Cuplikan Teks:
Beberapa bulan kemudian, saya hijrah ke Jakarta. Saya mulai beraktifitas sebagai pengajar pesantren sekaligus aktivis mahasiswa. Pengalaman, pergaulan dengan dunia pesantren Kudus, ibrah dari para kyai adalah bekal berharga bagi saya untuk menentukan ekspresi saya sebagai seorang guru dan mahasiswa. Lalu saya lebih memilih PMII, organisasi mahasiswa yang terkait dengan NU daripada menjadi seorang GMNI. Padahal akar saya adalah abangan. Pernah berpikir menjadi HMI, seperti Cak Nur, seperti kawan-kawan Gontor yang lain. Tapi tidak, saya tidak melihat sosok saya di sana, saya terlanjur jatuh cinta dengan jam’iyyah NU, apa yang berbau NU saya suka, saya kagum dengan beberapa tokoh dan aktivis mudanya. Saya melihat apa yang dituliskan oleh Emha tentang rakyat kecil, tentang wong cilik yang tertindas, terbelakang di desa-desa, konotatif dengan kampungan “ndeso”, adalah jam’iyyah NU. Nah, saya suka yang seperti itu, itu ladang amal ibadah yang sesungguhunya buat saya, meskipun saya jarang qunut, saya tak menggunakan nawaitu, saya nggak mahir untuk membaca marawis atai sholawatan seperti orang-orang NU biasanya…. Saya membayangkan Gus Dur!

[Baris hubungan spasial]
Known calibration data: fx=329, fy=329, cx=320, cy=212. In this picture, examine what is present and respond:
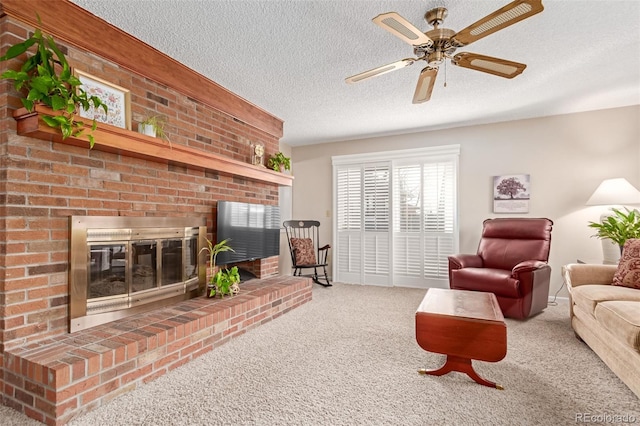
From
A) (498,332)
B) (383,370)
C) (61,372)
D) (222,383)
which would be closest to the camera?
(61,372)

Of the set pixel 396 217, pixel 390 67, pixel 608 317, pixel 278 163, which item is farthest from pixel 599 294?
pixel 278 163

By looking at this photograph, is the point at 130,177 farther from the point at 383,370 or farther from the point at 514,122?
the point at 514,122

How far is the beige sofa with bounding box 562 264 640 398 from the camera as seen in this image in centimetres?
185

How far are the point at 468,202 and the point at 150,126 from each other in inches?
160

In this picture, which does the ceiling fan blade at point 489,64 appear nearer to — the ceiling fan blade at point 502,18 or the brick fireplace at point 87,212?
the ceiling fan blade at point 502,18

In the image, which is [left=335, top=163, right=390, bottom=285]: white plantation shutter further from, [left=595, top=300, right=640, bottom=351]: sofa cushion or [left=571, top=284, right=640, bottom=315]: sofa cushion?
[left=595, top=300, right=640, bottom=351]: sofa cushion

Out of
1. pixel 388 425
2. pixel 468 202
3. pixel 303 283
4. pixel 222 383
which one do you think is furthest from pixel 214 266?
pixel 468 202

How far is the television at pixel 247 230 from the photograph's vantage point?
334 centimetres

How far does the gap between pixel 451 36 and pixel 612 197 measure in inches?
116

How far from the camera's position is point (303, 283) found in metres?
3.90

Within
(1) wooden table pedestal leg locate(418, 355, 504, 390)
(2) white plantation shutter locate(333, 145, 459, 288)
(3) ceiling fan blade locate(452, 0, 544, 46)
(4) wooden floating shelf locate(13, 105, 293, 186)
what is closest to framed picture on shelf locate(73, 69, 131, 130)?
(4) wooden floating shelf locate(13, 105, 293, 186)

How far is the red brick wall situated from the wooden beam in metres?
0.06

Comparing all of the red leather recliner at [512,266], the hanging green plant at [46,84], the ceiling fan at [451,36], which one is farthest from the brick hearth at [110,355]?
the red leather recliner at [512,266]

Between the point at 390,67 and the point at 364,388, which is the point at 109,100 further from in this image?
the point at 364,388
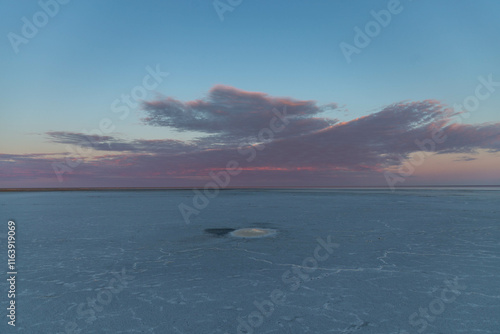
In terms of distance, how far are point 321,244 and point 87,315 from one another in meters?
8.00

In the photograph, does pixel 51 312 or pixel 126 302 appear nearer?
pixel 51 312

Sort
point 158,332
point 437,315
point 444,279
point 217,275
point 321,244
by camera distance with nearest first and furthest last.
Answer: point 158,332 → point 437,315 → point 444,279 → point 217,275 → point 321,244

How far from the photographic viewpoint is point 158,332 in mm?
4719

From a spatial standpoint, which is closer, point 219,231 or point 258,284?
point 258,284

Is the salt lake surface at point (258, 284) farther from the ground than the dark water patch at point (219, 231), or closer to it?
farther from the ground

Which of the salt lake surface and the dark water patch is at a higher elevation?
the salt lake surface

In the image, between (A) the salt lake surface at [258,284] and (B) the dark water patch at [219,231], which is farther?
(B) the dark water patch at [219,231]

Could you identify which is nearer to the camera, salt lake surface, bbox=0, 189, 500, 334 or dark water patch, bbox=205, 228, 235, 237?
salt lake surface, bbox=0, 189, 500, 334

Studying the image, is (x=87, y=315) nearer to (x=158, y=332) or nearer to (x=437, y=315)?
(x=158, y=332)

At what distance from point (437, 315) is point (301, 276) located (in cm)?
296

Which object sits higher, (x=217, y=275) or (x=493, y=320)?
(x=493, y=320)

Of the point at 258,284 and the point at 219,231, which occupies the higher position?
the point at 258,284

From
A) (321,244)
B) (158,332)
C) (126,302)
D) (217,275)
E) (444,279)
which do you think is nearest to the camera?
(158,332)

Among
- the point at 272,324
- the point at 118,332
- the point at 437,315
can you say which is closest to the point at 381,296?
the point at 437,315
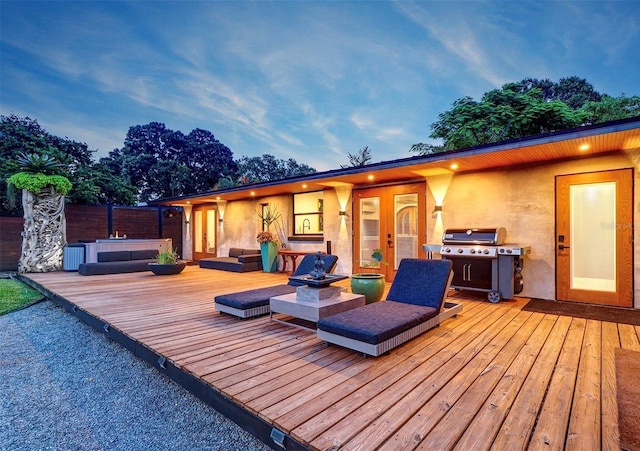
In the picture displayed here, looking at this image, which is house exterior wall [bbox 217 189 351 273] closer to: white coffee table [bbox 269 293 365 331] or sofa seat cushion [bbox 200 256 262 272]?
sofa seat cushion [bbox 200 256 262 272]

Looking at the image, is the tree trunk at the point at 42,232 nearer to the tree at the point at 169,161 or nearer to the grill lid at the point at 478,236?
the grill lid at the point at 478,236

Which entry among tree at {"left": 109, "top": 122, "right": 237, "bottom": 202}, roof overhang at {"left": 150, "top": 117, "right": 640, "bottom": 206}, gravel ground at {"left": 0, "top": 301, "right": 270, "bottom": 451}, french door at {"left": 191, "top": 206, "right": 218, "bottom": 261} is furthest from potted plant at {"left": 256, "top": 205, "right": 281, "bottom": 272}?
tree at {"left": 109, "top": 122, "right": 237, "bottom": 202}

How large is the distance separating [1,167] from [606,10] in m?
26.1

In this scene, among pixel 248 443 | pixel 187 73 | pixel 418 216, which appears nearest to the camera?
pixel 248 443

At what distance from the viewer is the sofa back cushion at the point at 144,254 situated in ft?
31.2

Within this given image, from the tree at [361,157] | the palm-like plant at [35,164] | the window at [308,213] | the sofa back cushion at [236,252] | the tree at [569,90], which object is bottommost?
the sofa back cushion at [236,252]

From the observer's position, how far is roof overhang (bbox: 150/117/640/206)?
3.96m

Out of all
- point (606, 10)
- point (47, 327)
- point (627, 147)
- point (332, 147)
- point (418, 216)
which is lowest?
point (47, 327)

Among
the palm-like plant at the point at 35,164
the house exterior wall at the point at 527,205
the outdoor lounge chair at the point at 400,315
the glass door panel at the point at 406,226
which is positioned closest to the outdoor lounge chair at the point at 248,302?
the outdoor lounge chair at the point at 400,315

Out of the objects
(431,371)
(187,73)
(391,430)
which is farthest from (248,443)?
(187,73)

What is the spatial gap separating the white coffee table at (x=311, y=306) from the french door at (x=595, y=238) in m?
3.88

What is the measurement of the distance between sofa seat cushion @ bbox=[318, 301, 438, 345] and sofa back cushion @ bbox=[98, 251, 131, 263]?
858 centimetres

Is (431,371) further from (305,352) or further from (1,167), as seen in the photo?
(1,167)

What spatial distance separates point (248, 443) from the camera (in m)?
2.03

Uraian Tugas: Teruskan teks kenangan tentang hijrah ke Jakarta dan kecintaan pada NU, dimulai sesudah kalimat terakhirnya. Baris-baris di atas merupakan bahan tersendiri.

Jawaban Tugas:
Dua
Dengan PMII, saya kerap berkunjung ke Ciganjur, dan saya ditabalkan menjadi aktivis PMII juga di kediaman Kiai Said Aqil Siradj di komplek pesantren Ciganjur. Orang-orang, kawan-kawan mulai menganggap saya Gus Dur-ian, dan beberapa bercanda saya mirip dengan beliau, terutama karena secara fisik mata saya sebelah kiri cacat, buta, seperti beliau…..hahaha ada-ada saja. Sehingga sampai hari ini, beberapa kawan aktivis memanggil saya dengan panggilan “gus”, hahaha ini lebih ngaco lagi, karena saya tak punya darah biru dalam NU. Darah saya merah, semerah-merahnya, ayah saya terlibat Pemuda Rakyat, demikian ibunda. Nenek saya meski sekolah di madrasah NU, tapi beliau pengagum Soekarno, kakek saya dari ibunda juga seorang tentara nasionalis! Saya santri gadungan! Saya tak pernah mencium tangan kyai!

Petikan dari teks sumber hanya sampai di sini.